Pedidos:
• a. Copie do texto sobre a criação dos filhos tudo o que vai desde "3 de ago. de" até "que as provoca.".
• b. Quais idades do filho ou da filha aparecem no texto sobre a criação dos filhos?

Texto exibido:
┌──
3 de ago. de 2007

Porrada II

Esta é uma segunda porrada que, evidentemente, vem depois da primeira. Mas a questão aqui não é a ordem das porradas a mas a desordem que as provoca.
Não entendeu? Pois explico!
Você é pai ou mãe. Seu filho ou filha de dois ou três anos faz uma peraltice. Você ri e diz: que gracinha? ou repreende o pimpolho e diz que isso não está correto?
Seu rebento cresce. Está agora com sete ou oito anos. Chega da escola com duas borrachas, sendo que uma delas você não comprou e, portanto, não é dele. Você quer saber de quem é? Como ele ficou com ela? E se descobre que é de um coleguinha manda devolver? Ou só diz que isso não se faz e deixa para lá? Ou nem isso! Você simplesmente ignora, afinal é só uma borracha?
└──
[Registros de questões de raciocínio espacial]
┌──
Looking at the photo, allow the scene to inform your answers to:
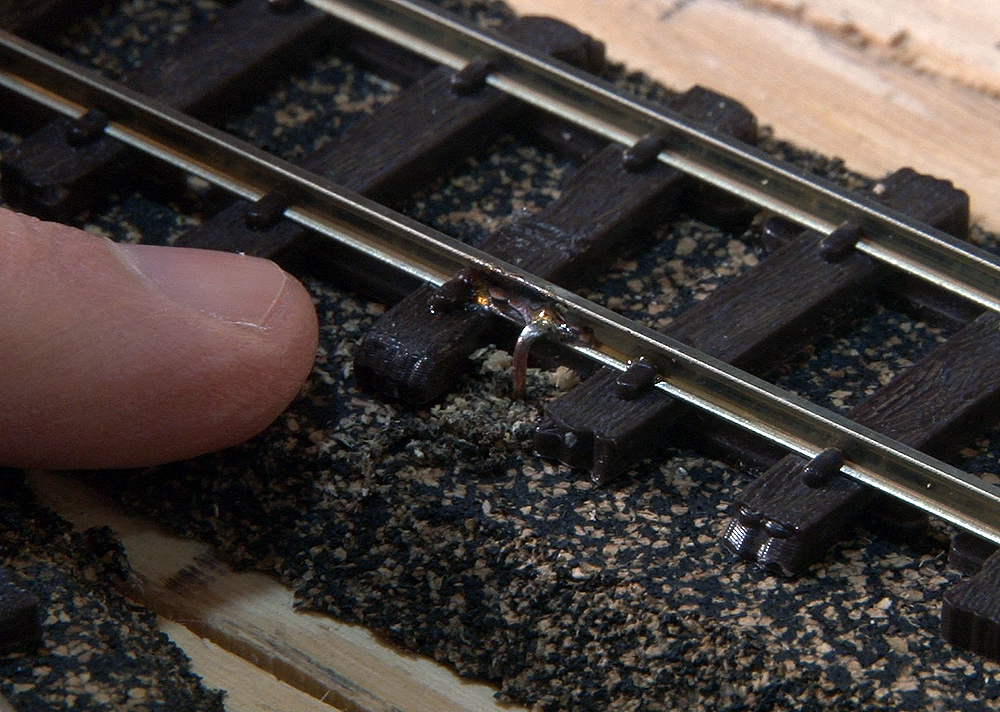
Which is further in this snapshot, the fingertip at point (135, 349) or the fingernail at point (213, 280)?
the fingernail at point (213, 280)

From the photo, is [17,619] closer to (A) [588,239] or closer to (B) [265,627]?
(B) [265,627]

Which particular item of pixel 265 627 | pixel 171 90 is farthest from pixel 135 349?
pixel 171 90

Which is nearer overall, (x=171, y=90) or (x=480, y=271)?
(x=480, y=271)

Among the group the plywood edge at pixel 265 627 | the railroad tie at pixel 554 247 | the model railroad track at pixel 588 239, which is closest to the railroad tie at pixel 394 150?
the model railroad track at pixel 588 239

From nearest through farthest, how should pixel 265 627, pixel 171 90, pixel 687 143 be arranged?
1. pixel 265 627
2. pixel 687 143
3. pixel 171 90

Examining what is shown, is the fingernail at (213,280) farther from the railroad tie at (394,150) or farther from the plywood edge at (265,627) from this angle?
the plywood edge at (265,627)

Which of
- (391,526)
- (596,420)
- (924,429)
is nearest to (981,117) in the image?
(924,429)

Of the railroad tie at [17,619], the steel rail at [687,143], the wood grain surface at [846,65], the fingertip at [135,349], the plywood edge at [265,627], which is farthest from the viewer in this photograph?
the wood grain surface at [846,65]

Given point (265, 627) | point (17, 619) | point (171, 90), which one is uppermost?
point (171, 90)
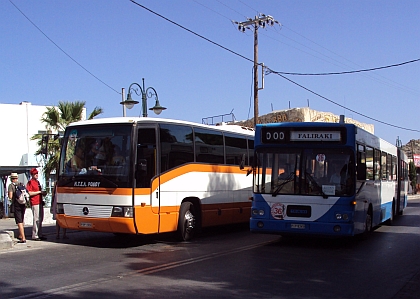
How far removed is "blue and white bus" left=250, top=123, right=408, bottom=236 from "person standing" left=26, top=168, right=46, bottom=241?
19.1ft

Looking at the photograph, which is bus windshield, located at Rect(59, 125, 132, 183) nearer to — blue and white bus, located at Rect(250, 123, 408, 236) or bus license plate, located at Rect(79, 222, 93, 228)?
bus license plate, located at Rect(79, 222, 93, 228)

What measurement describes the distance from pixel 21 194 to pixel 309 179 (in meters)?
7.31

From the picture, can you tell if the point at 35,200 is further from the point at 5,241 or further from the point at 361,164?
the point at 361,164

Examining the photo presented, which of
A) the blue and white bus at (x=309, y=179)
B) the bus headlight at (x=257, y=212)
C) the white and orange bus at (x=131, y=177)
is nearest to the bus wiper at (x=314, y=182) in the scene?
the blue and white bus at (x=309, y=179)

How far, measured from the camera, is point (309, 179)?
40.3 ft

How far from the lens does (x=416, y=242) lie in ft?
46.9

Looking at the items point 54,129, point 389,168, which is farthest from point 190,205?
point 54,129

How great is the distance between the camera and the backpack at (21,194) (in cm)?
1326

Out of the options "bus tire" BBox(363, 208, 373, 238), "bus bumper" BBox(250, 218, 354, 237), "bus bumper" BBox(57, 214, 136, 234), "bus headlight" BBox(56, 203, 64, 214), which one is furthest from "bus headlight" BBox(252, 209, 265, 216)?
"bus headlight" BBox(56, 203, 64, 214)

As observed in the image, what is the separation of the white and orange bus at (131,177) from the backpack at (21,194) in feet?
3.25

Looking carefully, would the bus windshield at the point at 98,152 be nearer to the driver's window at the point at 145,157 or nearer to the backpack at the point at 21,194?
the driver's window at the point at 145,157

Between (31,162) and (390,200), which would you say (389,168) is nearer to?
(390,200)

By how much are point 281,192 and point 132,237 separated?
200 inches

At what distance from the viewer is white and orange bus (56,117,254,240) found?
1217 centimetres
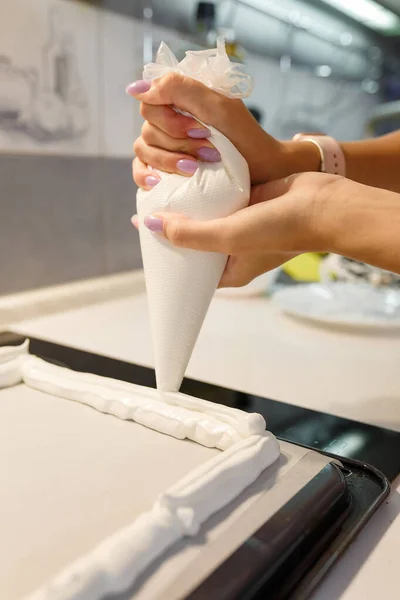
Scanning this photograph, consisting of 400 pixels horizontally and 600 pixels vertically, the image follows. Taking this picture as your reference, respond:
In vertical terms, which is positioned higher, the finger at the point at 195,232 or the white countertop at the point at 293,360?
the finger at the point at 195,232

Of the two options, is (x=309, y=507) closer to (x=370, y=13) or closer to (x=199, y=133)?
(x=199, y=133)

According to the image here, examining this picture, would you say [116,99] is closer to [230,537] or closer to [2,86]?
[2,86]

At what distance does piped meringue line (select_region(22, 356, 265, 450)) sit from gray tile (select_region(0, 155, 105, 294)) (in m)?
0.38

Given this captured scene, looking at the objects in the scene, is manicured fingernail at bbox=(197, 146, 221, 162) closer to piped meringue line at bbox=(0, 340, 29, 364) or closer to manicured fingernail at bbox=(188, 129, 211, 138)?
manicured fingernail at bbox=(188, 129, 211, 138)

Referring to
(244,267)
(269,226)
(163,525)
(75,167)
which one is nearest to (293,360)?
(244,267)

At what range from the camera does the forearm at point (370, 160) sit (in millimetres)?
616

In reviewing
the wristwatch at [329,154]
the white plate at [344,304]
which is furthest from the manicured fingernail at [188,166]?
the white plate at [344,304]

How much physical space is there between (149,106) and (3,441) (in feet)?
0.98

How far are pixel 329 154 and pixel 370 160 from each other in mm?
└──
┌──
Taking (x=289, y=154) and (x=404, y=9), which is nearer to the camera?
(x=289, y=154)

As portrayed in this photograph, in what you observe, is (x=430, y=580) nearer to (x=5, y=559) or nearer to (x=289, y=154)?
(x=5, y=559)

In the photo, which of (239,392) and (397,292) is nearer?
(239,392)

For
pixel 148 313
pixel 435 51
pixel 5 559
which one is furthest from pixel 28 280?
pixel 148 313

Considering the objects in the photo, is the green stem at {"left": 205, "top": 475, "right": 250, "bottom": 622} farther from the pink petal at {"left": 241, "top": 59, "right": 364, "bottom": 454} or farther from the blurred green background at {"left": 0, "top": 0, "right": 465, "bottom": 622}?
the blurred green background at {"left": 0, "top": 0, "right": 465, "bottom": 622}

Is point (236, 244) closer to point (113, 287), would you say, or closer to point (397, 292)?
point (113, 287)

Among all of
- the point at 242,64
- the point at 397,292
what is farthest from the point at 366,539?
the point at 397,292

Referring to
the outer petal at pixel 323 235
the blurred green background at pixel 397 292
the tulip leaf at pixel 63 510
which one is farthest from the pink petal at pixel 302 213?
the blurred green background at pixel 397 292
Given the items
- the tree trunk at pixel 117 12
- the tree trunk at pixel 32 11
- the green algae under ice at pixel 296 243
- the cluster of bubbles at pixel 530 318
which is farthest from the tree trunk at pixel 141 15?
└──
┌──
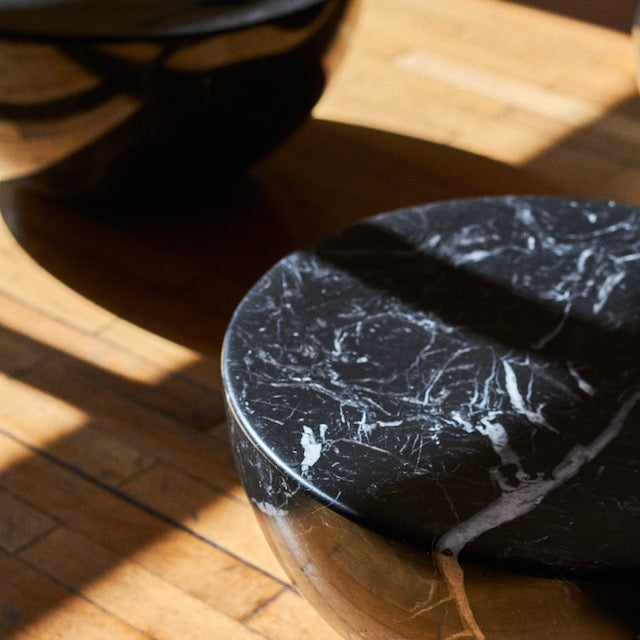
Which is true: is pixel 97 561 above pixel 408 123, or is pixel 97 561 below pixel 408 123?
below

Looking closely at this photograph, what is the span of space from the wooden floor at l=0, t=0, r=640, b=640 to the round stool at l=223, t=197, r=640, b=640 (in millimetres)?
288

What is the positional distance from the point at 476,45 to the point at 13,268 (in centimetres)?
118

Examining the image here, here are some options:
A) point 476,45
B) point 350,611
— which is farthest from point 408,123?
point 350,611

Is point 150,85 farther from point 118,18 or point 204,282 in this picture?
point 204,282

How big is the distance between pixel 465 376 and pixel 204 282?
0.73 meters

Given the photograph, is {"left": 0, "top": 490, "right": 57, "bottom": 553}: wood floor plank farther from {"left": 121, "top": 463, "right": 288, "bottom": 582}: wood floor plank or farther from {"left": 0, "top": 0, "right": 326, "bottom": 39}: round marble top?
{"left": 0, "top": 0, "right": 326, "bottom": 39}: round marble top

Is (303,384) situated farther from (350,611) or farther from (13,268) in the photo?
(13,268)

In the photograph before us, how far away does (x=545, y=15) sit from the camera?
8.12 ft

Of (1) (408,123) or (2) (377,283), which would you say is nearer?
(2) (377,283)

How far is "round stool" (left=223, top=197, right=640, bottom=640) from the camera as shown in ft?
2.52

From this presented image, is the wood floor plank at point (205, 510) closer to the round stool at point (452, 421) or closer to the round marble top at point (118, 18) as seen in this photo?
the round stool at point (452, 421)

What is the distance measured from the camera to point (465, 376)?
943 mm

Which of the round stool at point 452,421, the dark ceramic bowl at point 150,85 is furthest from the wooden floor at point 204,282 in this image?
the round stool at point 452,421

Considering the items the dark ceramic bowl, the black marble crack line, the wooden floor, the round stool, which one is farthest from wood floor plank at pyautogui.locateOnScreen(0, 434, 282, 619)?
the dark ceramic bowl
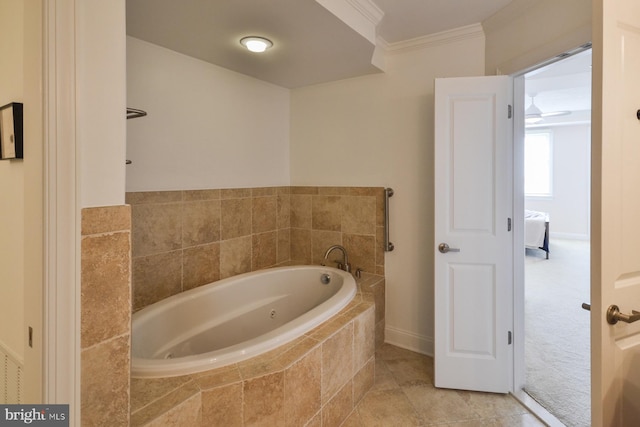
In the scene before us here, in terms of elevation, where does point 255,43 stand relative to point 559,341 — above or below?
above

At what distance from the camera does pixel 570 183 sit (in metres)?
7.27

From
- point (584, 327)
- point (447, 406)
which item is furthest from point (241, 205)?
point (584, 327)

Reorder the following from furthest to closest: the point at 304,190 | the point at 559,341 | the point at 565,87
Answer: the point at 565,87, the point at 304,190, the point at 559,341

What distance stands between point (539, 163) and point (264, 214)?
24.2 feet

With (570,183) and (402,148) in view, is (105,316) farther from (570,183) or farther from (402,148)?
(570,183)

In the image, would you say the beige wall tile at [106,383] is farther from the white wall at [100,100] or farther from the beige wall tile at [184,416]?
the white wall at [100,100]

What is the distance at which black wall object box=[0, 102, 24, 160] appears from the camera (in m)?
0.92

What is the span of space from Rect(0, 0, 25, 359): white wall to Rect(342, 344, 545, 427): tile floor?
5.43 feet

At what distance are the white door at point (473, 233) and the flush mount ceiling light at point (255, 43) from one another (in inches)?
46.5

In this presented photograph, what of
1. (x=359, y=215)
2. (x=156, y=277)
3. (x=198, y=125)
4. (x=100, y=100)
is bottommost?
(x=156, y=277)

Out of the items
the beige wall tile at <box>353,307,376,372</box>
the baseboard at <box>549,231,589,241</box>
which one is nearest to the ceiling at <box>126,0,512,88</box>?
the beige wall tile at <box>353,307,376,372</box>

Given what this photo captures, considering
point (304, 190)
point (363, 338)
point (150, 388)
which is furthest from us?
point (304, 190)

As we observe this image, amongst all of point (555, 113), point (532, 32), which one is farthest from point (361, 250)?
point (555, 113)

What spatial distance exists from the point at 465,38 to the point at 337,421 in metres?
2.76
└──
Tarefas resolvidas:
• a.
3 de ago. de 2007

Porrada II

Esta é uma segunda porrada que, evidentemente, vem depois da primeira. Mas a questão aqui não é a ordem das porradas a mas a desordem que as provoca.

• b. Dois, três, sete e oito anos.